Conflicts Between Transitive Dependencies

Transitive dependencies in the JavaScript ecosystem (in its current state) have a tendency where conflicts in transitive dependencies go unnoticed. This is due to an amazing and terrible feature of npm where multiple versions of a dependency can be installed (including directly if dependency aliases are used).

Transitive dependency conflict with React demonstration — Transitive dependency example 1

In React, transitive dependency conflicts are quite common when using component libraries. Often the only hint that something isn't right will be obscure issues which are remarkably difficult to debug. Package authors may attempt avoid this issue by declaring dependencies such like React as a peer dependency and excluding it from their standard dependencies list, effectively shifting the responsibility of dependent package inclusion up the dependency chain (a strategy commonly employed by ESLint plugins). The approach is not perfect (creates more work, confusing to those new to the ecosystem) but for the moment is better than nothing, just keep in mind that most packages don't put the effort in to resolve this issue.

Transitive dependency issues will hopefully be common in NPM v7 as the way peer dependencies are handled is changing, however this entirely depends on the ecosystem properly using them. Give it a few years and things should improve, old packages (and by extension old projects which use them) however are unlikely to benefit for obvious reasons (old package versions becoming mutable would be a terrifying prospect).

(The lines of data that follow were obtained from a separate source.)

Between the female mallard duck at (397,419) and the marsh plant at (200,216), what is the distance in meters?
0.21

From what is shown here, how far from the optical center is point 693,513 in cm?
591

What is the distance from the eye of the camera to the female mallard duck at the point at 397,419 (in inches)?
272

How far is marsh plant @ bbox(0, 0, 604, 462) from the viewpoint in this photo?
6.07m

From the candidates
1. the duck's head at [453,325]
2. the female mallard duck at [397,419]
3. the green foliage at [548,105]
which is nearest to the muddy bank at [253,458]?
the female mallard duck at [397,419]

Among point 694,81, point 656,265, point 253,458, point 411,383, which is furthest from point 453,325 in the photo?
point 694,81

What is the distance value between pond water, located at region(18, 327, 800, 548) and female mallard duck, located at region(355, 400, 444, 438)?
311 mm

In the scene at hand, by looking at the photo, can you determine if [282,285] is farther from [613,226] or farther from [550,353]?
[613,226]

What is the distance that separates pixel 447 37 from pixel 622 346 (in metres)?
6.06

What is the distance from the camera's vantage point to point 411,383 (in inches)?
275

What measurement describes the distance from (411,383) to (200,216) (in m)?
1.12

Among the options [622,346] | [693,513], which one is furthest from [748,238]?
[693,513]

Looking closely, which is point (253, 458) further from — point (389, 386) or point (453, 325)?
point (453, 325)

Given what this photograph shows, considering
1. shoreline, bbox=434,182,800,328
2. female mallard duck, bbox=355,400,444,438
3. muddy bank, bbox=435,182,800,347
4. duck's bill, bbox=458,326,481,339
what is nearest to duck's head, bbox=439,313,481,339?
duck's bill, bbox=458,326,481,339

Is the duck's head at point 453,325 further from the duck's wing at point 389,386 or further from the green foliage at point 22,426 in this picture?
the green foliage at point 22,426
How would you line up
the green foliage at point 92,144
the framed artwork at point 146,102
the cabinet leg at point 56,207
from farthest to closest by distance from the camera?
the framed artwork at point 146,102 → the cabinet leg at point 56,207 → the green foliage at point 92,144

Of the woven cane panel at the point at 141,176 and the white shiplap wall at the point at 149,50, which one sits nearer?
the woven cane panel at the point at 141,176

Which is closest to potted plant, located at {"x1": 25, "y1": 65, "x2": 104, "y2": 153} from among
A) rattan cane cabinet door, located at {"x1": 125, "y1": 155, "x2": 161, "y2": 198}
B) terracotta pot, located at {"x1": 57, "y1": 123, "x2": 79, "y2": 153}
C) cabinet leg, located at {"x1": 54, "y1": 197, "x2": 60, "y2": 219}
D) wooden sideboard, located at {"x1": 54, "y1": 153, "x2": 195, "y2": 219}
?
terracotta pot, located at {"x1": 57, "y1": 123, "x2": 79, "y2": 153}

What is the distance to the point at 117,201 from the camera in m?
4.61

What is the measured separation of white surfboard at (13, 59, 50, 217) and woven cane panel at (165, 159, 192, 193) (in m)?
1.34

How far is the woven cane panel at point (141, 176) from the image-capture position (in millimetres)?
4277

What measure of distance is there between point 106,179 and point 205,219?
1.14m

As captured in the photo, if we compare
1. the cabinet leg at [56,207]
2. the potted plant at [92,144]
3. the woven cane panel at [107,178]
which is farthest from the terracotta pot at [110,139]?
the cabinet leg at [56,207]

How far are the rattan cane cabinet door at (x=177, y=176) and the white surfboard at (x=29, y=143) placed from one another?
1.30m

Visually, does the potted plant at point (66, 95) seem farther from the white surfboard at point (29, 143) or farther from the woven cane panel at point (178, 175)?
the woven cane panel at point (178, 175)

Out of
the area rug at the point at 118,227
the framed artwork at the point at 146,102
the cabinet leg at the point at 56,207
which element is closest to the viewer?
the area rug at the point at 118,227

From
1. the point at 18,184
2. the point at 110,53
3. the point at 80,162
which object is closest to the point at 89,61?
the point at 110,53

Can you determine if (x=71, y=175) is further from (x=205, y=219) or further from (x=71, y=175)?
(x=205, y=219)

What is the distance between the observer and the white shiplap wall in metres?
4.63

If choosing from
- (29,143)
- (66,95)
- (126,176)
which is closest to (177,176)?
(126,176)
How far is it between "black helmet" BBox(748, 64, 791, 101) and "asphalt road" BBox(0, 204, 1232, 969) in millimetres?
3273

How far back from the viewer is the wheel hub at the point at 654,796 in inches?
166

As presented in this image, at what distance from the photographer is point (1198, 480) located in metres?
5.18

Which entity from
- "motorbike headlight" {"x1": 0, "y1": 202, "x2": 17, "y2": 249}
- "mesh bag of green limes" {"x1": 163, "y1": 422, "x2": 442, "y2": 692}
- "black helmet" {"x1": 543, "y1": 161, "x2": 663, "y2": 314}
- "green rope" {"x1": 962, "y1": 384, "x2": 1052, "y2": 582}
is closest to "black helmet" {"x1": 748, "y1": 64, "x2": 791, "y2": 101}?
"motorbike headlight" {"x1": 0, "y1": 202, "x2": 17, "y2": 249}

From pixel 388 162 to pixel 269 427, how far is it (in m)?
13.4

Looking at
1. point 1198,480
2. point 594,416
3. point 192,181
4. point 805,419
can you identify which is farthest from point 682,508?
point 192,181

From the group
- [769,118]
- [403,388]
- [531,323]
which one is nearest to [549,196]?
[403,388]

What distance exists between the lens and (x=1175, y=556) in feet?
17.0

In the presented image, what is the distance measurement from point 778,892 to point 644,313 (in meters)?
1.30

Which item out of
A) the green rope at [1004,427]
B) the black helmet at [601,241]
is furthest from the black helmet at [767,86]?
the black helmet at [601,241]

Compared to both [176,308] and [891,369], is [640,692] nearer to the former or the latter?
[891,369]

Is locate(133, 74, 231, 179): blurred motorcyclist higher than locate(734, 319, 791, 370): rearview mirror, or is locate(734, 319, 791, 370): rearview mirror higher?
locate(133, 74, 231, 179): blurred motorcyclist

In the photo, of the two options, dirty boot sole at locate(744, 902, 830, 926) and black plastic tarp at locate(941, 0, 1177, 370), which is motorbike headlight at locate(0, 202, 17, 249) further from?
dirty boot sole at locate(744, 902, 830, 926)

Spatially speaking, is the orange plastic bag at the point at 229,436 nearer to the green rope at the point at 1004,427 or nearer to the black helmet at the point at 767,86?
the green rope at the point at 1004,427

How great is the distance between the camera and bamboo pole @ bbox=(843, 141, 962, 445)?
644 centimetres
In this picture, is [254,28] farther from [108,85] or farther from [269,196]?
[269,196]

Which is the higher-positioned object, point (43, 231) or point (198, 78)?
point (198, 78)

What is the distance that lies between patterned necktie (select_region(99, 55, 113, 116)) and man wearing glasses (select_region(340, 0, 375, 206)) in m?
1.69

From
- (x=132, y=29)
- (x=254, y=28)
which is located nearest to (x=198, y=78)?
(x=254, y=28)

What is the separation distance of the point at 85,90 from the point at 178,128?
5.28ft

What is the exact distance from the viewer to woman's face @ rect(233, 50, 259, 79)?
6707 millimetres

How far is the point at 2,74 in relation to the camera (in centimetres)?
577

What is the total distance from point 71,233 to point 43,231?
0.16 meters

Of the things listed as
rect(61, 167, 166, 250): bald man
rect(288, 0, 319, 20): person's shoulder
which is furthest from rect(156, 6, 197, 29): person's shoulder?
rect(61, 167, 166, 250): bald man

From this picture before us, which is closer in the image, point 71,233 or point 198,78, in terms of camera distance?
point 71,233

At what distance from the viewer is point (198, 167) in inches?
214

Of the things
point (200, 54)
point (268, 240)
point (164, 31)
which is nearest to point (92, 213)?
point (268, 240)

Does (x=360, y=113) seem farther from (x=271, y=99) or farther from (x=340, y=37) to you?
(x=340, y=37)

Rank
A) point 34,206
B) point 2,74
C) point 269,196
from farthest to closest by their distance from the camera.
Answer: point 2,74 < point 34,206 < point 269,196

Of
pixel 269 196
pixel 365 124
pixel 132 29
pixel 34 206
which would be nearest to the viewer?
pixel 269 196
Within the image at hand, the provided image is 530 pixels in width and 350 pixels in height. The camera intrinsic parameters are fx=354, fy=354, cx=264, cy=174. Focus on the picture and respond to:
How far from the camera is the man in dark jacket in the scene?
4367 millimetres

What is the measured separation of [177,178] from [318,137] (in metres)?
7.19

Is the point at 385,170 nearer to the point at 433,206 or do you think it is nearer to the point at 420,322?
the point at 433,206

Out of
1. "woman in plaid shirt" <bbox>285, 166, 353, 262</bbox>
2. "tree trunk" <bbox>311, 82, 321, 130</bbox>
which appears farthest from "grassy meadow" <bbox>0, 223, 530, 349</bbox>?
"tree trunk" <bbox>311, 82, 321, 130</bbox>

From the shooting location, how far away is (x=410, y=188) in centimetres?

Best way to get a handle on this? Look for multiple versions of the same dependency being used. Let me know if you find a better strategy, in the meantime I'll be brainstorming for a massive possible solution.

The Update Trap

Consider the following characteristics a dependency update may include;

Major revision to the API surface and concepts
Short "grace period" (time before focus shifts to the next update and its update process), if one is provided at all
Major dependency updates which the consumer needs to update to as well (common with frameworks)

Now suppose you have many updates pending, big and small, that feature constraints like above. Some characteristics may even intersect (e.g. 2 or more libraries needing other libraries to first be updated, which in turn have their own library updates that need to first be performed). As evermore updates pile the amount of work required quickly increases, growing at an exponential rate if you are unlucky (or have circa-2020 JS project).

You haven't managed software until you've hit this dilemma:

- Release depends on x feature
- x feature depends on y tech upgrade
- y tech upgrade will break everything

What is the name for this and when will it stop?

— Christian Findlay (@CFDevelop) August 20, 2020

Welcome to the update trap! While possible to escape, the planning and research required are often overwhelming. The knee jerk reaction to this is often to jump straight to the latest versions (falling for the trap), a mistake that will typically adversely impact a teams (or your own) ability to push out fixes and functionality until the upgrade is complete (the alternative is dealing with merge conflicts, an extremely undesirable outcome as it means more time in development and a harder time justifying completion of the upgrade, if appropriate to your exact scenario).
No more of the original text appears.